Another patient is a well-known movie star (Robin Williams, doing an unbilled number) who’d like to go back to his womanizing ways, even if he is married. And Carter has also taken on a pro bono case involving a high-school kid (Keke Palmer) whose grief has led her to skip school whenever she wants.

There are more characters bustling around Thomas Moffet’s screenplay, including a frustrated young screenwriter (Mark Webber) and a slightly fading actress (Saffron Burrows). Also playing a central role is Dr. Carter’s drug dealer, a chipper young chap who rolls out his briefcase of whimsically named weed varieties for the doctor’s increasingly enthusiastic perusal.

In short, Carter’s going to need to heal himself before he can get much done with his patients. But we know this from the opening shots of the picture, as he smokes his way through morning shower and shave (being high while shaving could explain his monumental stubble).

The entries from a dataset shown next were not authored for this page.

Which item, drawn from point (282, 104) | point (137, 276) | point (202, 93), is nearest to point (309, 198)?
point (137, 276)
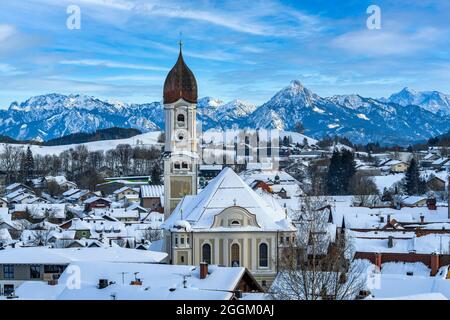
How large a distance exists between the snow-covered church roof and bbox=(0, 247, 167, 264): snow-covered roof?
7.54ft

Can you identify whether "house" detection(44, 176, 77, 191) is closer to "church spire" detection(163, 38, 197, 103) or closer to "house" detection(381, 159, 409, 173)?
"house" detection(381, 159, 409, 173)

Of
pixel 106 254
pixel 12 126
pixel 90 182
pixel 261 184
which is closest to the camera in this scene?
pixel 106 254

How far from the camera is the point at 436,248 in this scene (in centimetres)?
3550

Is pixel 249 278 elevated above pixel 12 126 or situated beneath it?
situated beneath

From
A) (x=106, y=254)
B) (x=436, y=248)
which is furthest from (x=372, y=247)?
(x=106, y=254)

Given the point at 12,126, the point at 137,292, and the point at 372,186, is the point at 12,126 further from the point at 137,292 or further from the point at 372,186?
the point at 372,186

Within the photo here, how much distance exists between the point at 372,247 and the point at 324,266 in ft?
70.3

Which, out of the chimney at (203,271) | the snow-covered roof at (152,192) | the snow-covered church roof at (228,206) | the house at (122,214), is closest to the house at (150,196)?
the snow-covered roof at (152,192)

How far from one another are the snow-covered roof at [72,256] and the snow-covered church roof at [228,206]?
230cm

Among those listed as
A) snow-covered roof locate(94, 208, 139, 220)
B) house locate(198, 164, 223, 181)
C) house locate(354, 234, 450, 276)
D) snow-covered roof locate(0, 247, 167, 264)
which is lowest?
snow-covered roof locate(94, 208, 139, 220)

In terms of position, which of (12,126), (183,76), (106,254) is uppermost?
(183,76)

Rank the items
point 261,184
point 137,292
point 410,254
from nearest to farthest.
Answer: point 137,292 < point 410,254 < point 261,184

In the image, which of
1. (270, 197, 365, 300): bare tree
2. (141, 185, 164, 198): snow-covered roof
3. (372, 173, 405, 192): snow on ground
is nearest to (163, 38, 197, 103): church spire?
(270, 197, 365, 300): bare tree

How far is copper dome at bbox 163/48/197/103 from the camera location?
43.9 m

These varied strands come together in an all-too-neat way in “Shrink,” which gets the L.A. milieu (and some nifty industry-speak) right, but which can’t quite generate momentum for its collection of crisscrossing story lines.

What remains is an actors’ showcase, and there are a couple of standouts beyond Spacey’s dissolute turn. Dallas Roberts has been threatening to break out through a series of supporting parts in unusual things like “3:10 to Yuma” and “Joshua,” and he gets to let fly here in an obnoxious, aggressive role.

Meanwhile, English actor Jack Huston adds an intriguing new piece to a family legacy that includes his aunt Anjelica, grandfather John and great-grandfather Walter. It’s early yet, but he looks as though he might be worthy of the name — and if he took any lessons from Kevin Spacey, so much the better.

Shrink

Kevin Spacey lets himself look perfectly awful to play a self-destructive Hollywood psychiatrist, whose equally troubled patients lead us into a crisscrossing study of different L.A. lives. The movie doesn’t get up much momentum, but some of the actors are fun to watch, notably Dallas Roberts and Jack Huston.